• [Zadanie A]: Wypisz z legendy o księciu bez duszy fragment od słów „Legendy Teutońskie” do słów „brata, którego kochał.”, łącznie z nimi.
• [Zadanie B]: Dopisz dalszy ciąg legendy o księciu bez duszy, zaczynając zaraz po jej ostatnim zdaniu.

• [Tekst źródłowy]:
Legendy Teutońskie
-
Książe bez duszy część pierwsza
Dawno, dawno temu w czasach gdy o Nowej Teutoni jeszcze nie słyszano, w jednym z księstw znajdujących się na jej ziemiach rządził Książę Syrkias. Książę ten był mężnym wojownikiem, jednak nie posiadał on duszy. Na nic były lamenty matek, gdy odbierał im dzieci, aby stanowiły jego elitarną armię. Nie wzruszały go również prośby wrogów o oszczędzenie im życia, gdy zdobył ich ziemię.
Władca nie czuł żadnych wyższych emocji, nie czuł miłości czy współczucia. Kraj, którym władał znajdował się w ruinie, a wieczne wojny tylko pogłębiały wszelkie piętrzące się problemy. Lud widział ich rozwiązanie w młodszym bracie Syrkiasa, Amadusie, który to był jego przeciwieństwem. Jednak Amadus wiedział, że aby przejąć władze, musiałby zanurzyć swoje dłoni w krwi brata, którego kochał.

• [Zapisane dane]:
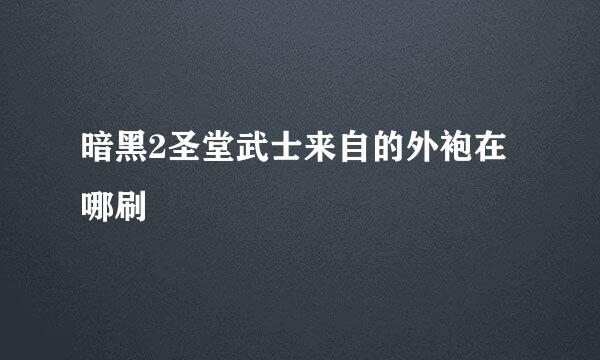 暗黑2圣堂武士来自的外袍在哪刷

• [Oczekiwana odpowiedź A]:
Legendy Teutońskie
-
Książe bez duszy część pierwsza
Dawno, dawno temu w czasach gdy o Nowej Teutoni jeszcze nie słyszano, w jednym z księstw znajdujących się na jej ziemiach rządził Książę Syrkias. Książę ten był mężnym wojownikiem, jednak nie posiadał on duszy. Na nic były lamenty matek, gdy odbierał im dzieci, aby stanowiły jego elitarną armię. Nie wzruszały go również prośby wrogów o oszczędzenie im życia, gdy zdobył ich ziemię.
Władca nie czuł żadnych wyższych emocji, nie czuł miłości czy współczucia. Kraj, którym władał znajdował się w ruinie, a wieczne wojny tylko pogłębiały wszelkie piętrzące się problemy. Lud widział ich rozwiązanie w młodszym bracie Syrkiasa, Amadusie, który to był jego przeciwieństwem. Jednak Amadus wiedział, że aby przejąć władze, musiałby zanurzyć swoje dłoni w krwi brata, którego kochał.

• [Oczekiwana odpowiedź B]:
Udał się więc po radę do dworskiego wróżbity, aby ten powiedział mu czy jest jakaś nadzieja.-Larygu, powiedz mi czy jest możliwe, aby mój brat dostał duszę, której mu przy narodzinach poskąpiono? - zapytał.
Wróżbita podrapał się po swojej brodzie, zapalił fajkę i już po chwili oczy jego zaszły czerwienią, a głos jakby niepasujący do Laryga zaczął mówić:
-Brat twój uzyska duszę, gdy zapłacze szczerze, a łzy jego podniosą księstwo z kolan.Rozwiązanie było proste i nieprawdopodobne jednocześnie. Jednak Amadus tak kochał brata, że postanowił spróbować wszelkich metod, by łzy w nim wywołać.
Jednak zanim zwrócił duszę bratu, trzeba było zakończyć wyniszczającą wojnę, którą przegrywali. Nawet Syrkias wiedział, że dalsza walka nie ma sensu, nie był wybitnym strategiem i jeżeli koronę chce on zachować musi dojść do pokoju, w którego ramach miał on przyjąć córkę wodza, zwaną Izrą.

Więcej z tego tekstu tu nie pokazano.